Is there a debate over the various measures of inter-coder reliability? For a short discussion, as well as a practical guide for testing inter-coder reliability in content analysis, I found this: Lombard, Snyder-Duch & Campanella Bracken, Practical Resources for Assessing and Reporting Intercoder Reliability in Content Analysis Research Projects. I've used the more conservative Cohen’s kappa to measure inter-coder reliability. See Landis & Koch, The Measurement of Observer Agreement for Categorical Data, 33 Biometrics 159 (1977). But, is there a preferred measure? If so, why? Is simple percent agreement always disfavored? Is there an article that thoroughly compares the options? Comments are open.
I came across another helpful discussion, from James F. Spriggs, II and Thomas G. Hansford, Measuring Legal Change: The Reliability and Validity of Shepard’s Citations, 53 Pol. Res. Q. 327, 334 & n.11 (2000):
"Kappa means that the level of agreement is [that] percent greater than would be expected by change and thus indicates. . . . If Kappa equals 0 then the amount of agreement between the two coders is exactly what one would expect by chance. If Kappa equals 1, then the coders agree perfectly. When evaluating the extent to which the two coders agree, Landis and Koch (1977) [Richard J. Landis & Gary G. Koch, The Measurement of Observer Agreements for Categorical Data, Biometrics 33:159-174 (1977).] attach the following labels to the size of the Kappa statistic: <0.00 is Poor; 0.00-0.20 is Slight; 0.21-0.40 is Fair; 0.41-0.60 is Moderate; 0.61-0.80 is Substantial; and 0.81-1.00 is Almost Perfect."
Posted by: Mark Hall | 24 March 2006 at 12:35 PM
We came across an article by two political scientists that says the "pi coefficient" is the most common realiability measure, especially for more than 2 coders. It also says that a pi value of 0.6 is considered minimally acceptable in communications research. Glenn A. Phelps & John B. Gates, The Myth of Jurisprudence: Interpretitve Theory in the Constitutional Opinions of Justices Rehnquist and Brennan, 31 Santa Clara L. Rev. 567, nn. 69, 74 (1991).
Posted by: Mark Hall and Ron Wright | 13 March 2006 at 10:10 AM
We've been trying to address similar issues; it seems one of the first questions you need to answer is about the nature of the coding. For dichotomous coding, I've seen suggestions that Pearson's R may be sufficient.
Lombard et al., wrote a similar piece to the one you've cited a few years ago:
Lombard, M, J Snyder-Duch, et al. (2002). "Content Analysis in Mass Communication: Assessment and Reporting of Intercoder Reliability." Human Communication Research 28(4): 587-604
At any rate, I'd be interested to see what you all find, and will check back if I find other useful sources.
Posted by: Ken Cousins | 02 March 2006 at 09:44 AM
Good question, and that website is a great resource. Simply reporting percent level of agreement is not sufficient because it tells us nothing about whether the level of agreement is greater than what one would expect by chance. In typical content coding, some items are so straightforward there should be no disagreement, so any substantial disagreement is a sign of problems. Or, there is often a long list of factors to code for, most of which are not present in most or many cases. So it's easy to produce a high level of agreement overall, with coders almost always indicating "not present," but the key question is the level of agreement when one or more coder finds the factor present. Tricky stuff to get right.
I recently came across the following article, which has a good but technical discussion of these issues in the context of coding legal cases: Charles A. Johnson, Content-Analytic Techniques and Judicial Resesarch, 15 Am. Politics Q. 169-197 (1987).
At the end of the day, I'm also still not sure how best to do this. Like much of statistics, I suppose it's as much "art" as it is science.
Posted by: Mark Hall | 01 March 2006 at 08:42 AM

^^^^

TO-DO ITEM A - In the thread on inter-coder reliability, which labels do Landis and Koch attach to the ranges of the Kappa statistic?
TO-DO ITEM B - Reproduce everything in the inter-coder reliability thread from "Is there a debate" down to "Comments are open.".

DATA SEGMENT -
^^^^

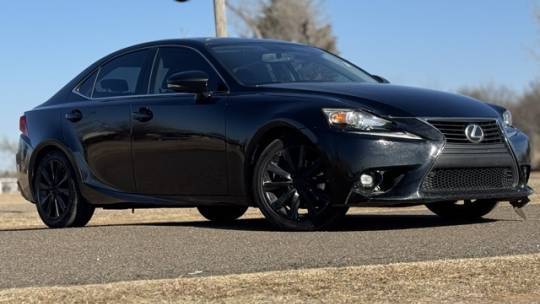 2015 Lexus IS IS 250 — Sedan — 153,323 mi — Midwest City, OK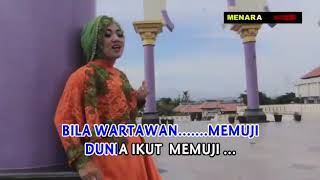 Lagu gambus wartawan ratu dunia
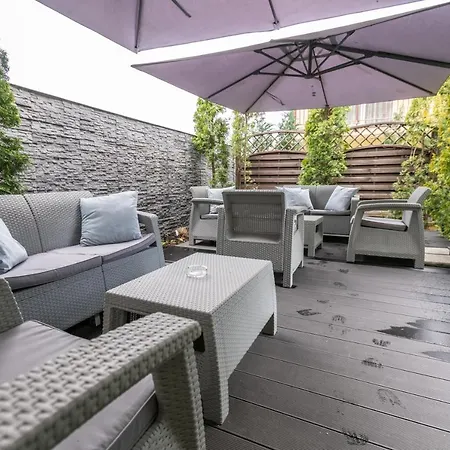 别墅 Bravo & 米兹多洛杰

^^^^

EXERCISE RESPONSE A -
- Poor: below 0.00
- Slight: 0.00–0.20
- Fair: 0.21–0.40
- Moderate: 0.41–0.60
- Substantial: 0.61–0.80
- Almost Perfect: 0.81–1.00

EXERCISE RESPONSE B -
Is there a debate over the various measures of inter-coder reliability? For a short discussion, as well as a practical guide for testing inter-coder reliability in content analysis, I found this: Lombard, Snyder-Duch & Campanella Bracken, Practical Resources for Assessing and Reporting Intercoder Reliability in Content Analysis Research Projects. I've used the more conservative Cohen’s kappa to measure inter-coder reliability. See Landis & Koch, The Measurement of Observer Agreement for Categorical Data, 33 Biometrics 159 (1977). But, is there a preferred measure? If so, why? Is simple percent agreement always disfavored? Is there an article that thoroughly compares the options? Comments are open.